Jérôme, pourquoi y auraitil, justement du cinéma entre nous. Qu'est-ce qui te tracasse au juste, pour quoi ne pas aller droit au but.
Je m’excuse Mimi de poser la question en ta présence, mais Pierre je voudrais savoir ce qui se passe entre toi et ma bonne femme.
Tout en jouant dans le cendrier avec sa cigarette qu’il tenait de la main gauche, ton père lui répondit :Ce qui se passe, distal,... rien, ce qui s’est passé.... rien et qu'est-ce qui va se passer... rien. Est-ce que ça te convient.
Je vis dans les yeux de Jérôme un éclair de soulagement, mais il revint aussitôt à la charge.
Tu peux me dire le titre du film que tu as vu.
J’en suis pas certain ,c’était un film de guerre, le titre : Les bérets, bleus ou verts, j’ai pas tellement porté attention au titre.
Un film de guerre en plus, toi qui a horreur de la violence, de la guerre , de l’injustice...
Il était évident qu’aux questions que posait Jérôme, que les réponses fournies par Pierre n’effaçaient pas tous ses doutes. J’avoue que moi-même je n’étais pas rassuré devant son insistance.

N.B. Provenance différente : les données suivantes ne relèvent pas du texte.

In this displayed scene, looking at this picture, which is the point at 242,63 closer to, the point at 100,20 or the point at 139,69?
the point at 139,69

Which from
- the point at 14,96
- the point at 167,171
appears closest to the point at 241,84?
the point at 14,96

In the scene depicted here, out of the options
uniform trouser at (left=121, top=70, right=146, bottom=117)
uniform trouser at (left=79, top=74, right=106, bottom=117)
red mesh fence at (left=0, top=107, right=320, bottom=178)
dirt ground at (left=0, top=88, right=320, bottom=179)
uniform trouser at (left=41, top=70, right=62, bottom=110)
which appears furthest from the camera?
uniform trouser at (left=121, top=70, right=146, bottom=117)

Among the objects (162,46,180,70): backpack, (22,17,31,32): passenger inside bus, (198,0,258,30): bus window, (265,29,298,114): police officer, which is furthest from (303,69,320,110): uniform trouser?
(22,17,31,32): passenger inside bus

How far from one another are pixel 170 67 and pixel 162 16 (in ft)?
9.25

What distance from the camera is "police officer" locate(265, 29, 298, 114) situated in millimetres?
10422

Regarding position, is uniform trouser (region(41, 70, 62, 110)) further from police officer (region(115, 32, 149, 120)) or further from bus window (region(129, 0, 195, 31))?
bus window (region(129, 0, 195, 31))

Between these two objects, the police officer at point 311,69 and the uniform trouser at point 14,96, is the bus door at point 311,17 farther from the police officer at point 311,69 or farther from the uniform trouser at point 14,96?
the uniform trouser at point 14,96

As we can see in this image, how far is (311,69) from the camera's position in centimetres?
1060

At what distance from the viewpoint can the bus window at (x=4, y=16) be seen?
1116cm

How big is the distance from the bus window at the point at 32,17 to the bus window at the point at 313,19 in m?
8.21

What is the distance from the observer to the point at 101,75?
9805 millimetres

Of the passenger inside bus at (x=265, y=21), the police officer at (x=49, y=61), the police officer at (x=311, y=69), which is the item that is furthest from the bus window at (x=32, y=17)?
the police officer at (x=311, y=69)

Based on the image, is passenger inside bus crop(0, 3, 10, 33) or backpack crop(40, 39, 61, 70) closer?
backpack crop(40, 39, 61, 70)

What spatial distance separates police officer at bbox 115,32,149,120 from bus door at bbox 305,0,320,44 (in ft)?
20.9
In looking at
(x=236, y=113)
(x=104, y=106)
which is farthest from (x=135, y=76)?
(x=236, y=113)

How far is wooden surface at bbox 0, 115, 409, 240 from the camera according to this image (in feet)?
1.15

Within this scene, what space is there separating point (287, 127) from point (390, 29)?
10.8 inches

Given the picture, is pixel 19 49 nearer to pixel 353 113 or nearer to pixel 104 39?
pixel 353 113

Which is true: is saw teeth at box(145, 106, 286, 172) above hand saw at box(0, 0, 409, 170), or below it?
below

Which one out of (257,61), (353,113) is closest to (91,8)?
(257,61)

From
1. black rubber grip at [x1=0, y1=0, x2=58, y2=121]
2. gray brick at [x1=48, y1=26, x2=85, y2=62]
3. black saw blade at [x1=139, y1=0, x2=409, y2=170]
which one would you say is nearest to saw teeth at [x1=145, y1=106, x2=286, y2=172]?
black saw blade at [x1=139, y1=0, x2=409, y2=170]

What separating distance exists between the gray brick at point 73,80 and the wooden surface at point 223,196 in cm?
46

Tu m’excuseras Pierre si je te donne l’impression de mettre en doute ce que tu me racontes, mais faut me comprendre. Je suis arrivé à la maison vers onze heures. La première chose que Dany m’a dite :
Heureusement que tu n’es pas arrivé plus tôt, tu nous aurais gâché la soirée, ton ami Pierre vient tout juste de quitter.
Elle portait un déshabillé que je n’avais jamais vu auparavant. Sur la table, une bouteille de champagne vide de même qu’une bouteille de vin, ainsi qu’une chandelle qui finissait de se consumer. De plus, elle m’a dit ça avec un sourire dans la voix.

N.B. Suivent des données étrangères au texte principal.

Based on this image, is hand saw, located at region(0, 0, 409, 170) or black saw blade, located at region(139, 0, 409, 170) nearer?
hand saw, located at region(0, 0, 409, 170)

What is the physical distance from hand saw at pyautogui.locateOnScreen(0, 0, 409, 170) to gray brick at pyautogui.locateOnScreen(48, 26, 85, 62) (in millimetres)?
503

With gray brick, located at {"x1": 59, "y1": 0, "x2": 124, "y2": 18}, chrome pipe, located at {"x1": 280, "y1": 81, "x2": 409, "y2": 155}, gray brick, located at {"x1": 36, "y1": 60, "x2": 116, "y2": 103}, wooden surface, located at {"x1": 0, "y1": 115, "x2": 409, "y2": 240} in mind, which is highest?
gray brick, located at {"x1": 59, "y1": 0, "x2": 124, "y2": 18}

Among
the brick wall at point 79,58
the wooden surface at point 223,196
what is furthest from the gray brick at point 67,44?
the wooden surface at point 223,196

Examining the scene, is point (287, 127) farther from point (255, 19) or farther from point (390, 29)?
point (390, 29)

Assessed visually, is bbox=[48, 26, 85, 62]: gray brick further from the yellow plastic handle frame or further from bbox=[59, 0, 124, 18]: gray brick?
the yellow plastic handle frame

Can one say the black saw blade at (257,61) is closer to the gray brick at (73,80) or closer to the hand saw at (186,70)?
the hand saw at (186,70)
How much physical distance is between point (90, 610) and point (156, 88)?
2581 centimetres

Alors, mets-toi à ma place, une femme que j’aime, avec qui je vis depuis quatre ans qui m’apprend une chose pareille. Je me précipite chez toi pour que tu m’apprennes tranquillement que tu es allé au cinéma sachant que tu ne vas jamais au cinéma. Est-ce que tu comprends dans quel état d’esprit je suis. D’un côté un ami en qui j’ai confiance et de l’autre une femme qui n’a aucune raison de m’inventer une histoire semblable. C’est vrai qu’entre elle et moi, ces derniers temps c’est moins jojo. Nous avons eu une grosse dispute avant-hier, madame était furieuse parce que j’étais incapable de faire le virement complet du paiement de la voiture.
Mais c’est elle qui voulait un cabriolet!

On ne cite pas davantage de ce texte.